Was eigentlich nur als sogenannter Sprungtermin zur Wahrung formaler Fristen im laufenden Prozess gegen einen Kieler Antifaschisten im Zusammenhang mit den Gegenaktivitäten zum Hamburger Naziaufmarsch am 2. Juni 2012 angelegt war, endete vor dem Amtsgericht Hamburg-St. Georg heute am 9. August 2013 binnen weniger Minuten überraschend mit der Einstellung des Verfahrens nach §153a StPO. Sowohl Richterin und Staatsanwaltschaft, als auch der Anwalt des Angeklagten stimmten dieser unter der Auflage einer Zahlung von 500€ an die Arbeitsgemeinschaft Neuengamme, der Interessenvertretung ehemaliger Häftlinge des KZ Neuengamme, ihrer Angehörigen und Hinterbliebenen, zu.
Sowohl die Unterstützer_innen außerhalb des Gerichtssaals, wie auch der Anklagte selbst in seiner Prozesserklärung hatten immer wieder betont, dass das vordergründige Anliegen der Prozessführung darauf abziele, brutale Polizeieinsätze wie dem in Hamburg am 2. Juni 2012, die mit der üblicherweise anschließend inszenierten medialen Hetze und der strafrechtlichen Verfolgung von Antifaschist_innen in keinen kausalen Einklang zu bringen sind, nicht unwidersprochen im Raum stehen zu lassen und stattdessen den Kampf um die Deutungshoheit der Geschehnisse politisch und juristisch zu führen.
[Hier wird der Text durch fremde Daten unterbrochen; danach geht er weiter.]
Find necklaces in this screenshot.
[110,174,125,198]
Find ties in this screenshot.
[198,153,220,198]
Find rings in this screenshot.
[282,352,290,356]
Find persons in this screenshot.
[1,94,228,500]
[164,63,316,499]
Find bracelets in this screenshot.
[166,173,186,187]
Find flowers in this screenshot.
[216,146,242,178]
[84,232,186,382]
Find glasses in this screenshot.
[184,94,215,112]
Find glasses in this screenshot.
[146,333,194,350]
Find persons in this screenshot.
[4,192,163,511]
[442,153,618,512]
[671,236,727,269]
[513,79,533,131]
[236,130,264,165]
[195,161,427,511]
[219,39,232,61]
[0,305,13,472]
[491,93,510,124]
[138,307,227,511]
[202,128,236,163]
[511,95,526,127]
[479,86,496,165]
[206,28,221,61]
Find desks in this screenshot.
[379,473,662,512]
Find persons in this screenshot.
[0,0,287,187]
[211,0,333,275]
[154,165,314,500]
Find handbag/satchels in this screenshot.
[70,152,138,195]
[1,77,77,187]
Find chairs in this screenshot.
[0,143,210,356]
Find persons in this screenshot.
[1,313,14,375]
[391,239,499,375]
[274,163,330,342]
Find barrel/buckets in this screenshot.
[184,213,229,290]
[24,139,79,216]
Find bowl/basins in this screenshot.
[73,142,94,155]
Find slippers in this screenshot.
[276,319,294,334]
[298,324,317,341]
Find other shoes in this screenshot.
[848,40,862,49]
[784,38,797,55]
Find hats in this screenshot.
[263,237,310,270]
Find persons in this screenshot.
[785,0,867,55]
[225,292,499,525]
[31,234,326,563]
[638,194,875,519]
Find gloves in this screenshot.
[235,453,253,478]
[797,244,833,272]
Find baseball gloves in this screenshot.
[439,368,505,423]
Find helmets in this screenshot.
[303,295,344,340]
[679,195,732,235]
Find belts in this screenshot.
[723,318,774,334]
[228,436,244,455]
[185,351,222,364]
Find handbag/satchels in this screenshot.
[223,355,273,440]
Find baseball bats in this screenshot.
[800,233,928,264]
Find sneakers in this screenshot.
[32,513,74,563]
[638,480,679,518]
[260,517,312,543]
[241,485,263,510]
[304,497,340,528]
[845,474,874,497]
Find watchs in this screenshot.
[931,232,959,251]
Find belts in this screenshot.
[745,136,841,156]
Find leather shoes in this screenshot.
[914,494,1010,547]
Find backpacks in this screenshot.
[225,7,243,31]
Ziel war es gewesen, durch die öffentliche Begleitung, die politische Einordnung und eine offensive Verteidigungsstrategie in die strukturell ungleichen Machtverhältnisse vor Gericht einzugreifen und die polizeiliche Darstellung der Ereignisse in ihrer Glaubwürdigkeit zu beschädigen. Zur juristischen Wahrheitsfindung im bürgerlichen Sinne habe man jedoch nicht beitragen wollen, weshalb der Angeklagte die Aussage verweigert hatte.
Dass der Prozess nun entgegen ursprünglicher Erwartungen mit einer Einstellung endete, werten der Angeklagte und seine Unterstützer_innen als Hinweis darauf, dass diese Strategie aufgegangen ist. Dass die Anklage den billigen Hintergrund gehabt habe, dass die am Einsatz beteiligten Beamten die Tatsache ihres brutalen Übergriffs mit einer prophylaktischen Anzeige unter umgekehrten Vorzeichen verwässern wollten, sei während des Prozesses allzu offensichtlich geworden. Die schwache Polizeilegende sei nicht mehr ohne Weiteres als Begründung für eine Verurteilung aufrecht zu erhalten gewesen, weshalb die Option der einvernehmlichen Einstellung des Verfahrens überhaupt auf den Tisch gekommen sei. Auch wenn es bedauerlich sei, dass die zwei noch nicht gehörten Brandenburger Polizeizeugen sich nun nicht mehr zu ihrer gewalttätigen Festnahmepraxis werden äußern müssen, was sicherlich noch das eine oder andere interessante Detail über den Normalzustand des deutschen Polizeiwesens ans Licht der Öffentlichkeit gebracht hätte, sei das Ergebnis der Prozessarbeit zufriedenstellend. Auch wenn der Angeklagte die Spende sicherlich lieber aus freien Stücken getätigt hätte: Kein Cent gehe in irgendwelche Staatskassen, sondern komme der Aufrechterhaltung des Gedenkens an die Verbrechen Nazi-Deutschlands zu Gute. Und der betroffene Genosse sei im wahrsten Sinne des Wortes mit einem blauen Auge davon gekommen – alles in allem demnach eine gute Bilanz!
Der Angeklagte und seine Unterstützer_innen danken allen, die den Prozess solidarisch begleitet haben und hoffen, dass die insgesamt positive Wendung des Verfahrens andere Betroffene staatlicher Repression dazu ermutigt, kämpferisch und politisch mit Strafbefehlen, Bußgeldern und Prozessen umzugehen und nicht im stillen Kämmerlein jede staatliche Frechheit zu schlucken.